2021 yılı enerji sıkıntıları, gıda darboğazı ve çeşitli varyantlardan sonra, bulaşıcılığı yüksek olan omicron coronavirüs varyantının küresel finans ve emtia piyasalarını yoğun şekilde olumsuz etkilediği bir yıl olarak geride kalırken, 2022 yılına ekonomiler bu olumsuzluklarla merhaba dedi. 2022 yılında Türkiye ekonomisinin en büyük ekonomik riski ve problemi enflasyon olacaktır. Zira salgının da etkisiyle tedarik zincirindeki aksamalar, ücretlerdeki artışlar, politik hatalar, döviz kuru yükselişleri ve ithalat fiyatlarındaki artışlar bu süreci besleyecektir. Sadece Türkiye ekonomisi için değil tüm dünya için enflasyon temel sorun olacaktır. Özellikle Merkez Bankalarının artan para basımı, iklim değişikliği ve küresel tedarik zinciri kaynaklı ithal enflasyon tüm dünyayı etkileyecektir.

Enflasyon; talep kaynaklı (toplam talep artışının mal ve hizmet arzından büyük olması), maliyet kaynaklı (petrol ve gıda gibi emtia fiyatlarının yükselmesi veya doğal afet kaynaklı üretim maliyet artışı ), para arzı kaynaklı (para arzının para talebinden fazla artması) ve beklenti kaynaklı (tüketici ve üreticinin gelecekte fiyatların artacağı yönündeki beklentileri) olarak karşımıza çıkmaktadır. 2022 yılında Türkiye ekonomisinde mevcut Türk Lirası getirilerinin tüketimi artırmasına bağlı olarak yaşanabilecek sınırlı talep enflasyonu dışında ağırlıklı olarak yaşadığımız ve yaşayacağımız enflasyon maliyet kökenlidir. Özellikle ücret artışı, kura bağlı ithal girdi fiyat artışı, enerji fiyatlarında görülen yükselişler maliyet enflasyonunda başat rol oynamaktadır. Ayrıca TCMB’nin para basımı ve fiyatların artacağı beklentilerin güçlü seyri, enflasyon artışını tetikleyecektir.  

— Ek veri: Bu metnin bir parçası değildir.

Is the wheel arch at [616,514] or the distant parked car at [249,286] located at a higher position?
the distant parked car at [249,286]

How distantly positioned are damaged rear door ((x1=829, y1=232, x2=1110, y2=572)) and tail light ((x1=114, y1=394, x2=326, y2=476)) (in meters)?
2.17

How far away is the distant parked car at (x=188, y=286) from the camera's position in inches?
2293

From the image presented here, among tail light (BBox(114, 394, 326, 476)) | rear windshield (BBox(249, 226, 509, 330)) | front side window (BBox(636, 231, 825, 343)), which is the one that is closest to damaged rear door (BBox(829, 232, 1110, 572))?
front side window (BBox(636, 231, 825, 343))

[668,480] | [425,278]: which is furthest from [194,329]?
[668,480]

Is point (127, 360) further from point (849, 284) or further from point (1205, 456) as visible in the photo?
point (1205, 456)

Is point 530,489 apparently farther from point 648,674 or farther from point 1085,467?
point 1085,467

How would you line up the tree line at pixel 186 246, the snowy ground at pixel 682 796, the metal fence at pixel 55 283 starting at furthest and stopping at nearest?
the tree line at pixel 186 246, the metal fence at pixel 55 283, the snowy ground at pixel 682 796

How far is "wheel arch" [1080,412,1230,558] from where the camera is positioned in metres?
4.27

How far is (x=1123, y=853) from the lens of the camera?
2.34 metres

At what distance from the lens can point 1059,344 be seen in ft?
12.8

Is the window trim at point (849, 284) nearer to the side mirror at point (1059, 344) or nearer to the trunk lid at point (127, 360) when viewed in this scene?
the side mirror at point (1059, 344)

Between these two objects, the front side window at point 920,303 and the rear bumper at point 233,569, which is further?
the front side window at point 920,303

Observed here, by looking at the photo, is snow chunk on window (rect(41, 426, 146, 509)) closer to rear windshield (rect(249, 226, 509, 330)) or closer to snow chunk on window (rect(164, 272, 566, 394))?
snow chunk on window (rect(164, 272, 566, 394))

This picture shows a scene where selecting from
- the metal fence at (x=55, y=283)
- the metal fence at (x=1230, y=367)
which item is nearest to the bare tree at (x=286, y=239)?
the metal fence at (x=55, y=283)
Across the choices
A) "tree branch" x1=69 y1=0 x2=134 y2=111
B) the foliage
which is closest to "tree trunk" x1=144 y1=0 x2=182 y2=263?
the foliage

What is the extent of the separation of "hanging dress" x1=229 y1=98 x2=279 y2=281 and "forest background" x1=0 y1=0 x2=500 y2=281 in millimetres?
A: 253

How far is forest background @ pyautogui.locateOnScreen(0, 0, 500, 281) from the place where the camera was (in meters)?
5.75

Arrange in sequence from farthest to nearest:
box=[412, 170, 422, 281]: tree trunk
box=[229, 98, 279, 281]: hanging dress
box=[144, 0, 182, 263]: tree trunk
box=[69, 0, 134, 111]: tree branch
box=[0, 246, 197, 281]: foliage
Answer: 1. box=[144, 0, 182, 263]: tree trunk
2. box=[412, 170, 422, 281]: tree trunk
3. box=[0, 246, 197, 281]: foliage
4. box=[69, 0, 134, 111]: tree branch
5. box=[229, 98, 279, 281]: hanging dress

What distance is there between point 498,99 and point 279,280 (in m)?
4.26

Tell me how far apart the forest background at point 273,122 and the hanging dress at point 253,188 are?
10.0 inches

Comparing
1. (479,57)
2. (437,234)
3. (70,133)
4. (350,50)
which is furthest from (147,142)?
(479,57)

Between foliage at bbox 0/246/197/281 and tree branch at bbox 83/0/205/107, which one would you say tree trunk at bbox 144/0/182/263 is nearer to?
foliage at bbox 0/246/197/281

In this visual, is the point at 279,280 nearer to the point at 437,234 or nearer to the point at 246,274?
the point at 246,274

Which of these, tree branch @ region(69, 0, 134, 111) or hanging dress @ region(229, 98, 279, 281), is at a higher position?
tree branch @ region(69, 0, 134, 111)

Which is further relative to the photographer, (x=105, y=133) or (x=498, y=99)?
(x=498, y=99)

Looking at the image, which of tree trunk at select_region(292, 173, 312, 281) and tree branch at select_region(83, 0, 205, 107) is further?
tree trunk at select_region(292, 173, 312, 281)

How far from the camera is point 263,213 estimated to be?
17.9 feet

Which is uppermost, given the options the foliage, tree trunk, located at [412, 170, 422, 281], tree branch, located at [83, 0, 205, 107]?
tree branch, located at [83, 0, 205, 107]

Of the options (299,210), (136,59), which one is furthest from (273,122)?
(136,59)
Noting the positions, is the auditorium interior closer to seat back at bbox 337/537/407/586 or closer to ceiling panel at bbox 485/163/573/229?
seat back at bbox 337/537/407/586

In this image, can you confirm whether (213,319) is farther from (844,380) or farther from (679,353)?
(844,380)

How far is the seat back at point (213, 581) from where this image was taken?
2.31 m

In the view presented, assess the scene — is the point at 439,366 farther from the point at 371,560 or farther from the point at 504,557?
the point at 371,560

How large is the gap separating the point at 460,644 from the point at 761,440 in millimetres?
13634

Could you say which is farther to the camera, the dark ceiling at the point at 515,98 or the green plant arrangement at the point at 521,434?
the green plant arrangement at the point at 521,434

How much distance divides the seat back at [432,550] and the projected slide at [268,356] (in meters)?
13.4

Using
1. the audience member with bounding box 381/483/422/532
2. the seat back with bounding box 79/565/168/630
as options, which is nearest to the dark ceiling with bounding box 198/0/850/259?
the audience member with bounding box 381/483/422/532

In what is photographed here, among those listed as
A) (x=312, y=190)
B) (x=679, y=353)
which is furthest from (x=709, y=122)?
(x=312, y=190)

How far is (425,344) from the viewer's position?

Enflasyonla mücadelede en önemli husus, doğru teşhis ve tedavidir. Bunun için enflasyonunun kaynağını bilmek ve buna uygun çözüm önerileri ortaya koyulmalıdır. Zira enflasyonla mücadelede yaşanacak zafiyet ve sıkıntıların faturası ağır olmakta ve özellikle dar ve sabit gelirli bireyler bu faturayla muhatap olmaktadır. Devletlerin bu konuda önemli bir misyonu vardır. Sosyal devlet olma gereği, yükü ağır olsa da bu soruna kayıtsız kalınmamasını gerektirmektedir. Türkiye’de son asgari ücret artışında da temel hikâyenin burada yattığını söyleyebiliriz. Zira asgari geçim koşullarında yaşayan bireylerin satın alma güçlerini korumak, yani yaşanan yüksek enflasyona ezdirmemek için, kamu kendi gelirlerinden (gelir ve damga vergisi) feragat etmek zorunda kalmıştır. Yine aynı şekilde sabit gelirli çalışanlara vaat edilen artışlar, vergi istisna ve muafiyetler kamunun yükünü artırmaktadır. Sayısı artırılabilecek bu örnekler enflasyonla mücadelenin gerekliliğini ortaya koymaktadır.

Enflasyonu sıfırlamak neredeyse imkânsız olmakla beraber, enflasyonun etkisini azaltmak için etkin para ve maliye politikaları uygulanması zorunluluğu bulunmaktadır. Teknik detaylarını bir kenara bırakmak kaydıyla, her iki politika uygulayıcıları (Merkez Bankası ve Maliye Bakanlığı) arasında eş güdüm olması ve uygulanan politikaların ekonominin gerçekleriyle bağdaşması kaçınılmazdır. Bu bağlamda, uygulanacak politikalarda etkinlik, sürdürülebilirlik ve şeffaflığın olması gibi konular bu süreçte anahtar rol üstlenmektedir.